--- Job a ---
Reproduce the part of the book review that begins at the words "Originally the Holocaust" and stops after "exterminate European Jewry.".

--- Excerpt to read ---
-- start --

Jewish Soldiers in Nazi Captivity
Book Review
Linenberg, Yorai, Jewish Soldiers in Nazi Captivity: American and British Prisoners of War during the Second World War, Oxford, United Kingdom: Oxford University Press, 2023, 288 pp. 9”×6”; ISBN 978-0-198892786
Introduction
The book Jewish Soldiers in Nazi Captivity: American and British Prisoners of War during the Second World War is based on author Yorai Linenberg’s doctoral dissertation submitted in 2021 to the London School of Economics and Political Science. Linenberg writes that approximately 2,200 British Jews and 2,500 American Jews were held as prisoners of war (POWs) by Germany. He writes that these 4,700 British and American Jewish POWs were generally treated properly according to the 1929 Geneva Convention relative to the Treatment of Prisoners of War (the Geneva Convention).[1]
Linenberg, like most Jewish academics, believes in the official Holocaust narrative. In this book, he attempts to explain why these 4,700 Jewish POWs were treated properly, while other Jews under German control were exterminated pursuant to a German policy of genocide. Linenberg argues that, since there was no specific order from Hitler to the contrary, the German POW Office was able to ensure that the Geneva Convention was applied to non-Soviet Jewish POWs.[2]
No Hitler Order
Linenberg is correct that Hitler did not issue an order to execute non-Soviet Jewish POWs. However, Linenberg does not understand that Hitler never issued an order to conduct a program of genocide against Jews during World War II. The 4,700 British and American Jewish POWs survived the war because Hitler had never ordered a program of mass extermination against Jews.
Originally the Holocaust story assumed that Germany had a plan or program for exterminating the Jews. In the 1961 edition of his book The Destruction of European Jews, Raul Hilberg wrote that in 1941 Hitler issued two orders for the extermination of the Jews.[3] However, even though the Allies captured most of Germany’s government and concentration camp records intact, no order or plan has ever been found to exterminate European Jewry.
In the revised 1985 edition of Hilberg’s book, all references to such extermination orders from Hitler were removed. Pro-Holocaust historian Christopher Browning, in a review of the revised edition of The Destruction of European Jews, wrote: “In the new edition, all references in the text to a Hitler decision or Hitler order for the ‘Final Solution’ have been systematically excised. Buried at the bottom of a single footnote stands the solitary reference: ‘Chronology and circumstances point to a Hitler decision before the summer ended.’ In the new edition, decisions were not made and orders were not given.”[4]
When asked in 1983 how the extermination of European Jewry took place without an order, Raul Hilberg replied:[5]
“What began in 1941 was a process of destruction not planned in advance, not organized centrally by any agency. There was no blueprint and there was no budget for destructive measures. They were taken step by step, one step at a time. Thus, came about not so much a plan being carried out, but an incredible meeting of minds, a consensus–mind reading by a far-flung bureaucracy.”
On Jan. 16, 1985, under cross-examination at the first Ernst Zündel trial in Toronto, Raul Hilberg confirmed that he said these words.[6] Thus, Hilberg stated that the genocide of European Jewry was not carried out by a plan or order, but rather by an incredible mind reading among far-flung German bureaucrats.

-- end --

--- Data ---
-- start --

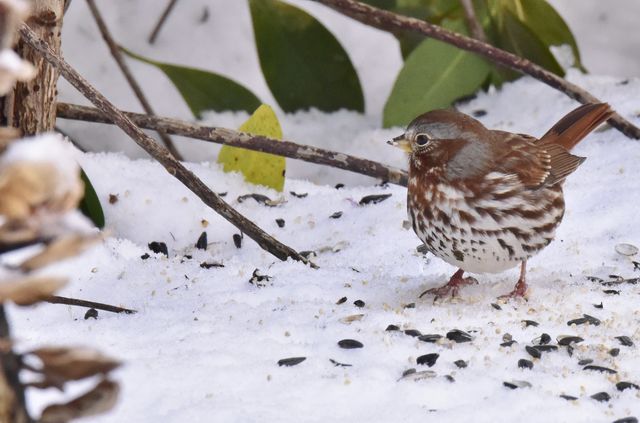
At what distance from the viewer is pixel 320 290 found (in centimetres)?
359

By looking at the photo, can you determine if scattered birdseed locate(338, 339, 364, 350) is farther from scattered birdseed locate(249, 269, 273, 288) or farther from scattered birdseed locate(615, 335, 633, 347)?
scattered birdseed locate(615, 335, 633, 347)

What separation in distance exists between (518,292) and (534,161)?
455mm

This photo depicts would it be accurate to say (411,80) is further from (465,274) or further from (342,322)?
(342,322)

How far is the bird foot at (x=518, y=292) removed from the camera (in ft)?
11.8

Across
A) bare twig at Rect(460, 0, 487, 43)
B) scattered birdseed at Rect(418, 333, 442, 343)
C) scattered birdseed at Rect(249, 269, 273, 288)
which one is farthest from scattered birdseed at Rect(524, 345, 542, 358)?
bare twig at Rect(460, 0, 487, 43)

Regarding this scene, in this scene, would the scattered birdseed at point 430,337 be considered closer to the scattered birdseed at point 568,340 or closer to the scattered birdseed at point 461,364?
the scattered birdseed at point 461,364

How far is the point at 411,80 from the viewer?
16.6 feet

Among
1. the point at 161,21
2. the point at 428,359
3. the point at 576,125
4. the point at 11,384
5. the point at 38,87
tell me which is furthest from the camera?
the point at 161,21

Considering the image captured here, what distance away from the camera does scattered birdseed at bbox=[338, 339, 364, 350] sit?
→ 3.08 meters

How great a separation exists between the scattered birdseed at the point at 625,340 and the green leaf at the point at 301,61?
7.83 ft

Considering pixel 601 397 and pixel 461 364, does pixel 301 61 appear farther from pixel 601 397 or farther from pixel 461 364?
pixel 601 397

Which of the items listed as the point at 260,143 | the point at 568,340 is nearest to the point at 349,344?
the point at 568,340

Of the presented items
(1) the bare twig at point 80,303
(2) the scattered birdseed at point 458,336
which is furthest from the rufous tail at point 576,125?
(1) the bare twig at point 80,303

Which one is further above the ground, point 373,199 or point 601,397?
point 373,199
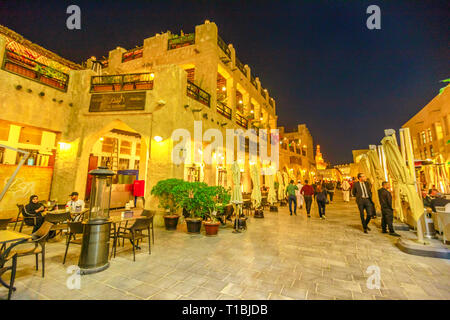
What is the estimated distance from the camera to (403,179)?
519 centimetres

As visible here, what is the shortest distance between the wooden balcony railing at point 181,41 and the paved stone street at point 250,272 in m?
12.8

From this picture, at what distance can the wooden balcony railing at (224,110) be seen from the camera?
42.6 feet

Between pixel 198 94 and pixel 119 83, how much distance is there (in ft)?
13.1

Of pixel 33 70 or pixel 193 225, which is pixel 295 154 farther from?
pixel 33 70

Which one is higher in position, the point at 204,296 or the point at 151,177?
Answer: the point at 151,177

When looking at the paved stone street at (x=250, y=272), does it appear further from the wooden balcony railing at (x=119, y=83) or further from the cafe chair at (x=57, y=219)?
the wooden balcony railing at (x=119, y=83)

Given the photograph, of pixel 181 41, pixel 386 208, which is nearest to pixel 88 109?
pixel 181 41

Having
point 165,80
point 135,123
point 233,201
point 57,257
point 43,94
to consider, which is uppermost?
point 165,80

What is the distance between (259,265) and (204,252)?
1.48 m

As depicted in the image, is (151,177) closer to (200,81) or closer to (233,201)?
(233,201)

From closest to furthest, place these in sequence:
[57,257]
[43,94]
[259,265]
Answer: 1. [259,265]
2. [57,257]
3. [43,94]

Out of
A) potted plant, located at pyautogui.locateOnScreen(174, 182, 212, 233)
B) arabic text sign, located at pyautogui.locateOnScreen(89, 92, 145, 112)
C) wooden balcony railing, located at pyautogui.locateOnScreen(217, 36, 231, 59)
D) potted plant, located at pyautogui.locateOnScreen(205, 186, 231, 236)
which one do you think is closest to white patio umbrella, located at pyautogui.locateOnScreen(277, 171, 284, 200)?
potted plant, located at pyautogui.locateOnScreen(205, 186, 231, 236)

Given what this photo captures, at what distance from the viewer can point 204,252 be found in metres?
4.61
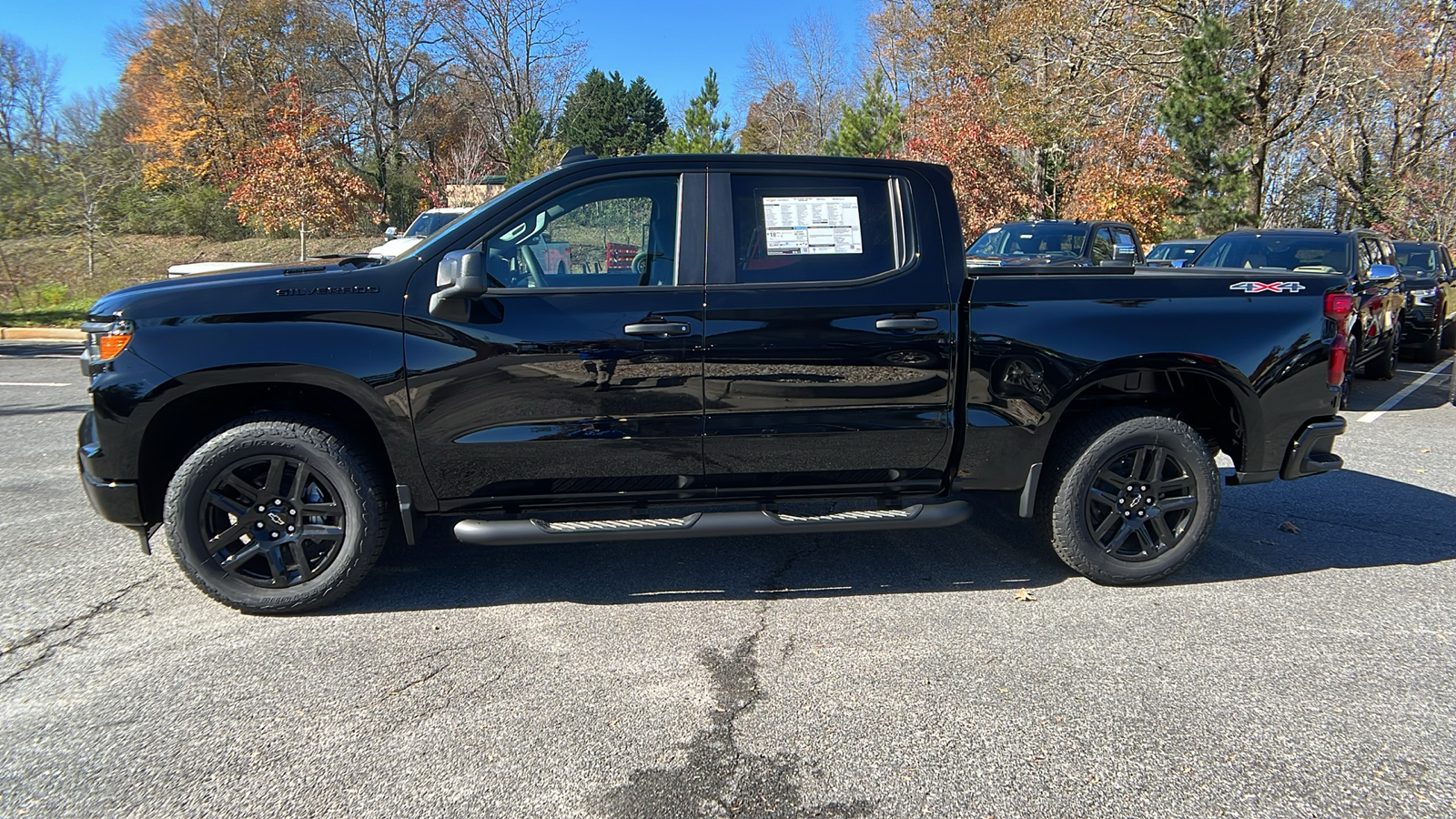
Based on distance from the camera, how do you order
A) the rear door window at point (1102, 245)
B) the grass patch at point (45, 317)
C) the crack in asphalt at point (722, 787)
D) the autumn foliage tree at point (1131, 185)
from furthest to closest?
the autumn foliage tree at point (1131, 185)
the grass patch at point (45, 317)
the rear door window at point (1102, 245)
the crack in asphalt at point (722, 787)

-- end --

--- Job b ---
Report every line of the records that contains the word "autumn".

--- Task output a ---
Originally the Holocaust story assumed that Germany had a plan or program for exterminating the Jews. In the 1961 edition of his book The Destruction of European Jews, Raul Hilberg wrote that in 1941 Hitler issued two orders for the extermination of the Jews.[3] However, even though the Allies captured most of Germany’s government and concentration camp records intact, no order or plan has ever been found to exterminate European Jewry.

--- Task output b ---
D) the autumn foliage tree at point (1131, 185)
the autumn foliage tree at point (1131, 185)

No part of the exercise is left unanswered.